Customer loyalty and trust represents the foundation for long-term customer relationships. With marketing at the helm here, 2022 will see many businesses emphasize lifecycle marketing campaigns and initiatives designed to keep consumers both engaged and invested in the brand.
Investment in the customer base not only pays off in increasing existing lifetime value but also in acquiring new customers in a digital ecosystem devoid of cookies—where understanding mindset and targeting important life moments is now as important as historical behaviour.
Trend 5: Outdated targeting habits crumble with cookies
What do modern digital marketers have in common with prehistoric life on Earth? Mass extinction and a forced evolution event. For ancient flora and fauna, it was an asteroid. For marketers, it is the less celestial death of 3rd party cookies.

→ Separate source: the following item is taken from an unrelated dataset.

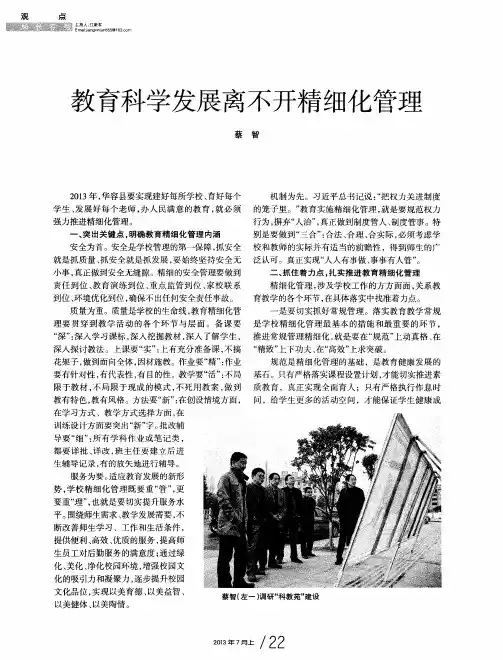 教育科学发展离不开精细化管理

3rd party cookies have been the de facto targeting method for as long as digital advertising existed. As the industry moves on from cookies, big questions remain around what will take its place and how marketers will adapt to a new audience targeting environment.
The reality is that there will likely be gaps in reach and scale versus what we are traditionally accustomed to through the use of cookies and audience IDs. However, marketers must be ready for a future where customer privacy plays an outsized role and adapt accordingly.
The solutions will be mixed and vary depending on which end of the marketing and advertising spectrum one falls in.
Enhances customer intelligence where the focus shifts from just looking at your best customers’ historical behaviour to also considering their likely mindset and targeting important life moments. There are already new tools that will enable marketers fill the gap.
Audience identifiers designed to operate in a consumer-centric, privacy-friendly ecosystem.
Contextual intelligence that enables anonymous targeting capabilities based on page content and consumer mindset. Objective measurement solutions built on technologies constructed with a privacy-first approach to measuring real people, across platforms.
While change can be intimidating, modern marketers should be confident and embrace this next evolution of the journey. Yes, operational processes will need to change. But a renewed focus on understanding real prospects and customers to inform new targeting and audience solutions should deliver the same value in reach and scale that they have enjoyed with cookie-based solutions until today.